▸ **What to do**
Each line below that carries the string "California" must appear in the answer.
........
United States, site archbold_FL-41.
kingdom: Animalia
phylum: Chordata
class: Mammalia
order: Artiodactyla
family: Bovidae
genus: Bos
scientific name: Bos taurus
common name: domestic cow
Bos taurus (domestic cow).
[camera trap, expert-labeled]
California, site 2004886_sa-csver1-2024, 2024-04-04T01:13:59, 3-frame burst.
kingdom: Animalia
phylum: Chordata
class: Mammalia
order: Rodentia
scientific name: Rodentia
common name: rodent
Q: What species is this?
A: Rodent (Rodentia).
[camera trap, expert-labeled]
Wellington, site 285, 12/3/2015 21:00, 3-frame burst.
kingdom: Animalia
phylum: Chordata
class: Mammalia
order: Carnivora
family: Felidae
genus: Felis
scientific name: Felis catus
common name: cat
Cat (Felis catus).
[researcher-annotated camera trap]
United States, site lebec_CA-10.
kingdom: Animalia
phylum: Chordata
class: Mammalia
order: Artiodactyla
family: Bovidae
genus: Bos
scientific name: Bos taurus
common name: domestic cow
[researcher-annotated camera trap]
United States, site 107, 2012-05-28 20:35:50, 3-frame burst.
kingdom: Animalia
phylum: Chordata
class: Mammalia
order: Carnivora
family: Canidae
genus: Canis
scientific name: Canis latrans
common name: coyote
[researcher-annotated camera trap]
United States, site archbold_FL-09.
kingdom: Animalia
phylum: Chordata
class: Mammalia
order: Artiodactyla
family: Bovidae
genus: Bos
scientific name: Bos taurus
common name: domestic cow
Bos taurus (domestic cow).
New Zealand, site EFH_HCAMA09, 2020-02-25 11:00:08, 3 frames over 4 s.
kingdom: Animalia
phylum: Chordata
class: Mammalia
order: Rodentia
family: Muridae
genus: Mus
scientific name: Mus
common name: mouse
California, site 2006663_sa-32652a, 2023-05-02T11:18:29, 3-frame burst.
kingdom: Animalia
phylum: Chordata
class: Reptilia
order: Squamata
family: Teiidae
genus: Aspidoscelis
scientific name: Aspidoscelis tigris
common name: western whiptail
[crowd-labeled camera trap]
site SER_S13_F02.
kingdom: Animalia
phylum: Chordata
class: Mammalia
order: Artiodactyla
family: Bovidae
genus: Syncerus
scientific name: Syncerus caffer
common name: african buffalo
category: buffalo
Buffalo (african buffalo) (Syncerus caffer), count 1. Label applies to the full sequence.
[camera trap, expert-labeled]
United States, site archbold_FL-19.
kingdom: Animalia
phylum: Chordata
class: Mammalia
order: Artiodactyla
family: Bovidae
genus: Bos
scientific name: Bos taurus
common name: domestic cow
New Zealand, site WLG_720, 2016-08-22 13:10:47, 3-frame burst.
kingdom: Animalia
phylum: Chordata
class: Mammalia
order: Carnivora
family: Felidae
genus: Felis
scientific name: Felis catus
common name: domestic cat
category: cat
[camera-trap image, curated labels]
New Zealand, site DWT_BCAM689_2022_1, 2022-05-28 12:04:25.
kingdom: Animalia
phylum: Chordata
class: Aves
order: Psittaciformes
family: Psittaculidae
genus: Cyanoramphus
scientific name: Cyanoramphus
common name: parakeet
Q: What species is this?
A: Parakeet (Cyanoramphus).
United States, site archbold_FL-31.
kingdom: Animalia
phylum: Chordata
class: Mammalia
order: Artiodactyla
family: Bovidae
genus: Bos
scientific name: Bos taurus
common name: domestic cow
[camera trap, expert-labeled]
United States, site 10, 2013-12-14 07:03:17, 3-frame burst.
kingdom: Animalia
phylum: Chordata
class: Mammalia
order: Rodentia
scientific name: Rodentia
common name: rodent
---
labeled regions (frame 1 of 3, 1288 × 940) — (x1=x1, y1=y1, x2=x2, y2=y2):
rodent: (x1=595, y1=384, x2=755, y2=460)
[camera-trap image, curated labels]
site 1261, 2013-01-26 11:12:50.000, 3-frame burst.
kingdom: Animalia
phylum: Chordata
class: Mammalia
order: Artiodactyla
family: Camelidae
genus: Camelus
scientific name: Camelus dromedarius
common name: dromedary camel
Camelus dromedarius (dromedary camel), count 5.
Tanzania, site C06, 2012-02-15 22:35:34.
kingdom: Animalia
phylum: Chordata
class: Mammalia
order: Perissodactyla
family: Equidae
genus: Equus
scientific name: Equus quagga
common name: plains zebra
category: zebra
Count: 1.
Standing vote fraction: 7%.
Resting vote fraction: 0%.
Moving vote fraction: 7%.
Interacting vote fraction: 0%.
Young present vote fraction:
........
▸ **Solution below**
California, site 2004886_sa-csver1-2024, 2024-04-04T01:13:59, 3-frame burst.
California, site 2006663_sa-32652a, 2023-05-02T11:18:29, 3-frame burst.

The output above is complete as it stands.